W ostatnim czasie z klubu odeszło kilkoro czołowych szczypiornistów. Prezes zapewnia, że zaległe wynagrodzenia zostaną wypłacone. Nie wiadomo tylko, kiedy.
- Zostanie stworzony fundusz do spłaty zadłużenia wobec zawodników, którzy odeszli. Pieniądze, jak będzie nadwyżka na dany miesiąc, trafią do skarbonki. Z niej oddamy pieniądze - mówi prezes MTS Chrzanów.
- Mam ogromny żal do zarządu MTS. Tu grali chłopcy, którzy kochali ten sport, dojeżdżali ze Śląska, Krakowa na własny koszt. W zamian nie mieli nic. Jak zarząd chciał pozyskać jakiegoś dobrego zawodnika, powinien przewidzieć, jakie są koszty jego utrzymania. Tak się nie stało - opowiada Elżbieta Hardzina.
Ze starego składu zostało niewielu graczy. W nowej drużynie jest trzech juniorów. Jak przyznaje prezes klubu, ponowna budowa zespołu to na razie priorytet.
- Zostali nasi zawodnicy: Dawid, Marcin Skoczylasowie, Patryk Rola. Zostali też nasi bramkarze. Reszta to nowi zawodnicy. Kadra będzie bardzo przebudowana. Będzie ośmiu nowych zawodników. Wiadomo, że przed ty sezonem nie stawiamy żadnych celów. Zespół ma gra dobre mecze, zgrywać się. Od nowego sezonu wystartujemy z nowego pułapu - wyjaśnia Marcin Dęsoł.
Miasto współfinansuje chrzanowskich szczypiornistów. Burmistrz podkreśla, że wspiera zespół jak może.
- Próbuję i pomagam otwierać różne drzwi do sponsorów.
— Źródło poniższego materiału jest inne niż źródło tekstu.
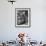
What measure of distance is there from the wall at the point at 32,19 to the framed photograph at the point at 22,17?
12 centimetres

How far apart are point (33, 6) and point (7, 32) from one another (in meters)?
1.43

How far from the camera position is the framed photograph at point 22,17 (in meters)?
5.27

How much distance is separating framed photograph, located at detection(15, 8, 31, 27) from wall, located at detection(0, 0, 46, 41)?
Answer: 0.38 feet

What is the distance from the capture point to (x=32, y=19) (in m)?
5.26

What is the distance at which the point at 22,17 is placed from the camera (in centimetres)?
532

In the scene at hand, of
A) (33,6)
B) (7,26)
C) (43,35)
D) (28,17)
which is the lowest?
(43,35)

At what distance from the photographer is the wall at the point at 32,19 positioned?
5.25m

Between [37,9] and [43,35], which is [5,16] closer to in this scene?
[37,9]

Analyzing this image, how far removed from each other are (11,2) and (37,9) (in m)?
1.04

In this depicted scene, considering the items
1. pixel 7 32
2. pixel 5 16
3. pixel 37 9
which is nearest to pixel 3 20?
pixel 5 16

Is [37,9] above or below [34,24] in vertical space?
above

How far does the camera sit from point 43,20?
5.27 m

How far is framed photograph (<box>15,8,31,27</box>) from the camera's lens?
5270 millimetres

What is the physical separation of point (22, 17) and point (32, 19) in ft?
1.31
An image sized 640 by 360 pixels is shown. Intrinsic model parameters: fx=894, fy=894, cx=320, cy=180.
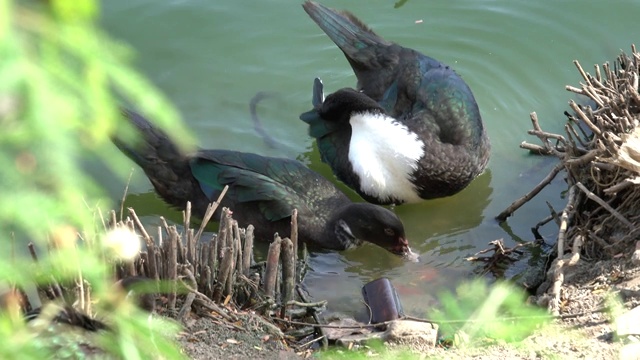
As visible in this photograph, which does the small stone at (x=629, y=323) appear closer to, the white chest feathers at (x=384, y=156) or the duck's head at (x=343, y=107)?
the white chest feathers at (x=384, y=156)

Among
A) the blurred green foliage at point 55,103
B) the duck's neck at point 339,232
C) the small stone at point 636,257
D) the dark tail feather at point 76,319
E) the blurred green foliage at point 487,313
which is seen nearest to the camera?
the blurred green foliage at point 55,103

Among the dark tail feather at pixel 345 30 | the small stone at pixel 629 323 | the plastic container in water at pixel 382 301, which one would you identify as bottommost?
the plastic container in water at pixel 382 301

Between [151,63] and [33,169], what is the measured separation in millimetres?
6051

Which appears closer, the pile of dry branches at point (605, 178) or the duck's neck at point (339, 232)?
the pile of dry branches at point (605, 178)

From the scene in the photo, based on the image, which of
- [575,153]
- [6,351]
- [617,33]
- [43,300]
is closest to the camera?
[6,351]

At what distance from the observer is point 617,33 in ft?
25.6

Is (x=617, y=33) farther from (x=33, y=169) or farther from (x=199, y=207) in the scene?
(x=33, y=169)

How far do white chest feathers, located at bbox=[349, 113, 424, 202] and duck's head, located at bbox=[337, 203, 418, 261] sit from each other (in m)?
0.42

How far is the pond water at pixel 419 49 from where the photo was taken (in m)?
6.37

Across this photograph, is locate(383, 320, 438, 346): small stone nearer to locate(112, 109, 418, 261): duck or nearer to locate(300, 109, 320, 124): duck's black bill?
locate(112, 109, 418, 261): duck

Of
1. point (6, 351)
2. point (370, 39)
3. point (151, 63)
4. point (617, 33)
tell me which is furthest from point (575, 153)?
point (6, 351)

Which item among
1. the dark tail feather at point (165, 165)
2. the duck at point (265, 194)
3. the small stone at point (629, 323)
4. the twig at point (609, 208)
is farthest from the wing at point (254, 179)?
the small stone at point (629, 323)

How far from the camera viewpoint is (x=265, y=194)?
5641 millimetres

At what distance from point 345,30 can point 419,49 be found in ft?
3.50
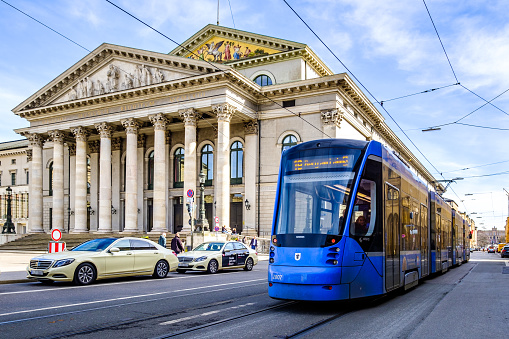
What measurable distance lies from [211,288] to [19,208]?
214 feet

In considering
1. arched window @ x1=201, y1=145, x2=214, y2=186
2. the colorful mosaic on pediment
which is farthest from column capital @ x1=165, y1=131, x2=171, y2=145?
the colorful mosaic on pediment

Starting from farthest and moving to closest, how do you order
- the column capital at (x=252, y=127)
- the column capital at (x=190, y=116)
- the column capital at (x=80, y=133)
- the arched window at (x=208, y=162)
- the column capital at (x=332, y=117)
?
the column capital at (x=80, y=133) → the arched window at (x=208, y=162) → the column capital at (x=252, y=127) → the column capital at (x=190, y=116) → the column capital at (x=332, y=117)

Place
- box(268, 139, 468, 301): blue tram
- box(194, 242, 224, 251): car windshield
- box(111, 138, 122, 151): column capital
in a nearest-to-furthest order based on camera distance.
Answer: box(268, 139, 468, 301): blue tram, box(194, 242, 224, 251): car windshield, box(111, 138, 122, 151): column capital

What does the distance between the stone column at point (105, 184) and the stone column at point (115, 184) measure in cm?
414

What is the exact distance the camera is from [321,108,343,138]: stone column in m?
35.7

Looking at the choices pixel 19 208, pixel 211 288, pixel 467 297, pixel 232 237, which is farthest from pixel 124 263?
pixel 19 208

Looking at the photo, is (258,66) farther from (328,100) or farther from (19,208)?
(19,208)

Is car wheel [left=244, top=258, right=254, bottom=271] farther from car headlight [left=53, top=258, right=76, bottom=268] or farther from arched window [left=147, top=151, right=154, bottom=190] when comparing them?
arched window [left=147, top=151, right=154, bottom=190]

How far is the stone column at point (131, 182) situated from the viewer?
38719 mm

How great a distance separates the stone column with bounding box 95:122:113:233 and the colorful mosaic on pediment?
10.5 m

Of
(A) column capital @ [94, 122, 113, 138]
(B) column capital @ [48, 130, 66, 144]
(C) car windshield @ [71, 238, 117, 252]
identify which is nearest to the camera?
(C) car windshield @ [71, 238, 117, 252]

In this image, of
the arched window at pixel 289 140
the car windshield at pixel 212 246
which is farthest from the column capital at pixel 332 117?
the car windshield at pixel 212 246

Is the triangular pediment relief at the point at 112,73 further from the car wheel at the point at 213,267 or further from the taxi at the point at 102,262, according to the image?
the taxi at the point at 102,262

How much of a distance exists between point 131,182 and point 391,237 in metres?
31.3
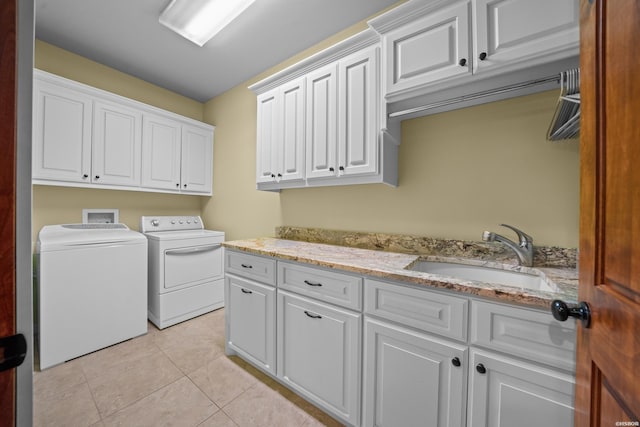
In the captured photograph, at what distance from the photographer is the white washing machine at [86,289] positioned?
5.70 feet

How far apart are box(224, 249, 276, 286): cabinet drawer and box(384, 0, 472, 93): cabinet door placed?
1.32 meters

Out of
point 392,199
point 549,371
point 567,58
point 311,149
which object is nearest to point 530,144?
point 567,58

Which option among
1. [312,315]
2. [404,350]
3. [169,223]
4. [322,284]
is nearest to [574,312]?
[404,350]

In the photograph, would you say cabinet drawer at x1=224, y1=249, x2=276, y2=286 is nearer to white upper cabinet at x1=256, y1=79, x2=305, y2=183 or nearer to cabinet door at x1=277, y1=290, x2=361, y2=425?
cabinet door at x1=277, y1=290, x2=361, y2=425

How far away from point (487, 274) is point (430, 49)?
1.25 metres

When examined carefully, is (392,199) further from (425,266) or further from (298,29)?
(298,29)

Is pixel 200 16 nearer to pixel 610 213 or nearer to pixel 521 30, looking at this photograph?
pixel 521 30

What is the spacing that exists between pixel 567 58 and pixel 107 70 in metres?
3.64

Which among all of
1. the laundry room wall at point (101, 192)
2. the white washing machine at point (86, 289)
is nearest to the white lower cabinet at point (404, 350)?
the white washing machine at point (86, 289)

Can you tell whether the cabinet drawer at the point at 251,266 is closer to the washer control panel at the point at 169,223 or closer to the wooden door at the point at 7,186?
the wooden door at the point at 7,186

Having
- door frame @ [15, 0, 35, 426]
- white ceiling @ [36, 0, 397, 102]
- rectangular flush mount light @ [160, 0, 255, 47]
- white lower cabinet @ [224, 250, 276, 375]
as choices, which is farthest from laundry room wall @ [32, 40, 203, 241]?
door frame @ [15, 0, 35, 426]

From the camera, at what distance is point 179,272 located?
243 centimetres

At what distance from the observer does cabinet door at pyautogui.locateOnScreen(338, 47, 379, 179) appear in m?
1.52

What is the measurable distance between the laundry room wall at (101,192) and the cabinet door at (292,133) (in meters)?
1.87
Udało się kilka firm dokooptować do tego składu. Brak tytularnego sponsora to jednak duży uszczerbek w dochodach klubu z problemami finansowymi. Jako miasto przekazaliśmy w tym roku blisko 300 tysięcy. Na same stypendia, które płacimy zawodnikom, wydajemy 115 tysięcy. Udostępniamy też halę sportową. To się nie zmieni. Piłka ręczna jest i będzie dla nas bardzo ważna. Ten sport zawodowy jednak musi być współfinansowany przez prywatny biznes - zauważa Robert Maciaszek, burmistrz Chrzanowa.
W najbliższych dniach poznamy nazwisko nowego trenera. Jeszcze przed zbliżającym się sezonem okaże się także, czy drużyna zyska nowego sponsora tytularnego.
- Chciałoby się być w Lidze Centralnej. Są lata tłuste i chude. Ten rok na pewno będzie słabszy niż poprzedni. Zrobimy jednak wszystko, żeby być jak najwyżej w tabeli. Chłopaki zostawią serducho na boisku, jak zawsze. Kibice nam dopiszą. Nie wyobrażam sobie, żeby Chrzanów nie mał drużyny na poziomie pierwszoligowym - podkreśla prezes MTS.